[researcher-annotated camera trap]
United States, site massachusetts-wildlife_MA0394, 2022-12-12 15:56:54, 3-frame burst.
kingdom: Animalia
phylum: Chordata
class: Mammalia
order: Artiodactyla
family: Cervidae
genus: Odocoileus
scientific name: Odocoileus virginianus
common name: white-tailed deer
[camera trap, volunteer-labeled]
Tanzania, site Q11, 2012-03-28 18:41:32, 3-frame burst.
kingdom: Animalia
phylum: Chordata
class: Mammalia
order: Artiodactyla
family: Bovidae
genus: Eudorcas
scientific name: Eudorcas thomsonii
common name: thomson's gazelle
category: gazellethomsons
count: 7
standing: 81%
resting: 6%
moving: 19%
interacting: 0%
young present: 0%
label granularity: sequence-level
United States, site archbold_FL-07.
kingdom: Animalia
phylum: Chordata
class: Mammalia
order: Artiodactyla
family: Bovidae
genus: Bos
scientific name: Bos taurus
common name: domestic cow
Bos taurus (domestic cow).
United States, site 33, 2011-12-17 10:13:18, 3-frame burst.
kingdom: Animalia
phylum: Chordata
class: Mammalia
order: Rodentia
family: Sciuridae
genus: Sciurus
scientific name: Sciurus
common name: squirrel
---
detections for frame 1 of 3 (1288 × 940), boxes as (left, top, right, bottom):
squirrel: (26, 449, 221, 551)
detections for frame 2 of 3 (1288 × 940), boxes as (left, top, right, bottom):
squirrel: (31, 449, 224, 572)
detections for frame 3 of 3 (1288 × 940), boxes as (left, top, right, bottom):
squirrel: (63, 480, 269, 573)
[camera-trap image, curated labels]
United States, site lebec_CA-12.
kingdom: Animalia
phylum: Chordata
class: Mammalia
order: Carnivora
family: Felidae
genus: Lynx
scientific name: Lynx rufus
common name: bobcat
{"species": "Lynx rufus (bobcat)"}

> **Task item**
Up to and including the line with "genus: Sciurus", write out the records above exactly, starting from their first line.

> **Finished exercise**
[researcher-annotated camera trap]
United States, site massachusetts-wildlife_MA0394, 2022-12-12 15:56:54, 3-frame burst.
kingdom: Animalia
phylum: Chordata
class: Mammalia
order: Artiodactyla
family: Cervidae
genus: Odocoileus
scientific name: Odocoileus virginianus
common name: white-tailed deer
[camera trap, volunteer-labeled]
Tanzania, site Q11, 2012-03-28 18:41:32, 3-frame burst.
kingdom: Animalia
phylum: Chordata
class: Mammalia
order: Artiodactyla
family: Bovidae
genus: Eudorcas
scientific name: Eudorcas thomsonii
common name: thomson's gazelle
category: gazellethomsons
count: 7
standing: 81%
resting: 6%
moving: 19%
interacting: 0%
young present: 0%
label granularity: sequence-level
United States, site archbold_FL-07.
kingdom: Animalia
phylum: Chordata
class: Mammalia
order: Artiodactyla
family: Bovidae
genus: Bos
scientific name: Bos taurus
common name: domestic cow
Bos taurus (domestic cow).
United States, site 33, 2011-12-17 10:13:18, 3-frame burst.
kingdom: Animalia
phylum: Chordata
class: Mammalia
order: Rodentia
family: Sciuridae
genus: Sciurus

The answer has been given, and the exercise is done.